## Over deze opdracht:
Zet de tekst over Serena Williams en de verschillen tussen mannen en vrouwen voort na de laatste zin ervan.

[Geciteerde passage]

Nooit eerder heb ik een training gezien waar het er zo keihard aan toe gaat. Er is verder niemand bij dat afgelegen tennisbaantje in Sydney, dus het valt meteen op als ik langs de baan ga staan. Serena kijkt me aan en serveert. Bam!!! Geschrokken deins ik achteruit en ga veilig achter een hekje zitten. Ze lacht en serveert nog maar een keer. Wham!!!

Een uur lang sta ik gebiologeerd te kijken naar een vrouw die een kracht uitstraalt die ik zelfs maar zelden bij een man heb gezien. Wat een kuiten, wat een bovenbenen, wat een armen! Het is bloedheet, haar lichaam glimt van het zweet, maar ze gaat maar door en door. Zal ze ooit uitgeput raken? En is het wel zo verstandig om je enkele uren voor de finalepartij nog zo enorm af te beulen?

Ze raakt niet uitgeput. En Oremans en Boogert hebben daarna, in de olympische arena, geen schijn van kans tegen Serena en haar zus Venus. Ik vraag me dan af of die onderzoeken waarin wordt beweerd dat in de toekomst op sportgebied vrouwen beter zullen presteren dan mannen niet toch een kern van waarheid bevatten? Britse wetenschappers beweren zelfs dat in 2156 vrouwen op de honderd meter hardlopen sneller zullen zijn dan mannen: 8,079 tegenover 8,098.

Is Serena Williams hier een voorloopster van? Natuurlijk niet. Bij gelijke omstandigheden zal, zo blijkt uit serieuze en minder op publiciteit gerichte onderzoeken, de man als het om sporten gaat waarbij kracht en snelheid belangrijk zijn, altijd superieur blijven aan de vrouw. Dat is nu eenmaal biologisch zo bepaald. De lichamelijke verschillen zijn te groot.

De heupen van een man zijn gebouwd om snel te kunnen lopen, die van een vrouw om een kind te kunnen baren en dragen. Een man is gemiddeld 11 centimeter groter, 12 kilogram zwaarder, heeft een groter hartvolume, heeft meer bloed en, wat bij het leveren van sportprestaties ook heel belangrijk is, meer testosteron (hormoon). Omdat er nooit sprake zal zijn van een eerlijke competitie tussen twee gelijkwaardige individuen is het dus onmogelijk dat de vrouw de man op het gebied van sportprestaties voorbij zal streven.

Dat is misschien sneu voor de vrouw, maar die kan zich troosten met het feit dat zij op andere gebieden dan de sport weer ‘in het voordeel’ is. Zo hebben mannen weliswaar meer hersencellen dan vrouwen, maar bij vrouwen is het centrum van de emoties in de hersenen weer groter. Ook is de hersenbalk tussen de twee hersenhelften bij vrouwen groter, waardoor deze twee helften beter kunnen samenwerken.

Deze verschillen in de hersenen hebben tot gevolg dat vrouwen zich beter emotioneel kunnen uitdrukken, beter kunnen ruiken, beter zijn met woorden, meerdere taken tegelijk kunnen uitvoeren, een betere fijne mechaniek hebben, beter zijn in het herkennen van gezichten en beter onsamenhangende informatie kunnen opslaan.

[/Geciteerde passage]
[Onderzochte gegevens]

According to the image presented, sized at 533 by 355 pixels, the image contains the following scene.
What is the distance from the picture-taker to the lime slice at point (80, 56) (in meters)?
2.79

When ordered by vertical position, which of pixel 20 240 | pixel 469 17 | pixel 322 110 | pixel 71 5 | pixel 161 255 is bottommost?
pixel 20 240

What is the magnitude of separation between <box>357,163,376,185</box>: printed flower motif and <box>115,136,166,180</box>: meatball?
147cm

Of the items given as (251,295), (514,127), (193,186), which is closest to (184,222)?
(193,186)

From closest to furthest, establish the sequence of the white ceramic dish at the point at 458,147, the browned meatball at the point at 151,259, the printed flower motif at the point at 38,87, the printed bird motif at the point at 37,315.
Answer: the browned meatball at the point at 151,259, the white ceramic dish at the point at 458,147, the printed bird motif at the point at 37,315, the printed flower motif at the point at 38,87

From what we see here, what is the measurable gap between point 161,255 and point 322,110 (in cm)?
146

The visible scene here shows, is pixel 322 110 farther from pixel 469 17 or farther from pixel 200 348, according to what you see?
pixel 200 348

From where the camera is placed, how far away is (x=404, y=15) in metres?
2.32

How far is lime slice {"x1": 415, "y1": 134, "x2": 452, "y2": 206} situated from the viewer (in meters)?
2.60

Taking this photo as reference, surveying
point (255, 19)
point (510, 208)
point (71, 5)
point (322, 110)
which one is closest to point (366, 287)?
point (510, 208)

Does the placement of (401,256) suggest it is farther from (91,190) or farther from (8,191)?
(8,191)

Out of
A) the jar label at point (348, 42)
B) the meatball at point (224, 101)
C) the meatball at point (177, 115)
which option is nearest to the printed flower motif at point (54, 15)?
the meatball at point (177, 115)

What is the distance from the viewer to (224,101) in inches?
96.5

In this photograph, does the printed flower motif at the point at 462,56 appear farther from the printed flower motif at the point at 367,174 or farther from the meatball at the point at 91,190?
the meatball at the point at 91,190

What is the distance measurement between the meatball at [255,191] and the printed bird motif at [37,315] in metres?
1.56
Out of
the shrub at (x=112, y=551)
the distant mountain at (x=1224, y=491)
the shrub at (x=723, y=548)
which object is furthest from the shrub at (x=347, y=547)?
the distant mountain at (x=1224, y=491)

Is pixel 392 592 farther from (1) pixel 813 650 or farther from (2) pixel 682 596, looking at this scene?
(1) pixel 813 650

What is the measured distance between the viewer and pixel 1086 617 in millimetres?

[/Onderzochte gegevens]

## Uitwerking opdracht:
Zo oneerlijk is het dus ook weer niet verdeeld. En verschil moet er nu eenmaal zijn. Wat niet wegneemt dat dit verschil daar op dat oefenbaantje in Sydney voor mij even vervaagt. Serena Williams maakt op dat moment een onuitwisbare indruk op me. Ik probeer me voor te stellen wat er zou gebeuren als ik aan de andere kant van het net een opslag van haar probeer terug te slaan of alleen maar tegen te houden. Auw, ik voel mijn pols al breken.

Ik blijf haar vanaf die broeierige septemberdag in 2000 volgen. Een vrouw met mannelijke krachten. Die van zichzelf zegt, dat ze haar dijen te dik vindt en haar armen te gespierd, maar die desondanks toch altijd vrouwelijk is gebleven. Een vrouw die graag in sexy tennisrokjes de baan op gaat. Die graag wil laten zien dat je ook met een grotere kledingmaat mooi kunt zijn. Kortom een vrouw om gefascineerd naar te kijken. Zeker als ze tennist!

Vorig jaar had ze een voetblessure nadat ze in een restaurant in glas had getrapt en lag ze vervolgens ook nog eens met een longembolie in het ziekenhuis. Maar twaalf jaar (!) na die indrukwekkende ontmoeting in Sydney wint ze dit weekeinde ‘gewoon’ alweer voor de vijfde keer Wimbledon. Een paar uur later pakt ze met haar zus Venus ook de dubbelspeltitel.

De tand des tijds heeft in al die jaren het een en ander gedaan met mijn lichaam, dat van Serena Williams lijkt alleen maar nog sterker geworden. Maar als zij het morgen zou opnemen tegen de mannelijke Wimbledonwinnaar van vandaag, Roger Federer, zou ze toch volstrekt kansloos zijn. Want al kan ze soms mannelijk goed zijn, het is en blijf toch een vrouw. Gelukkig maar.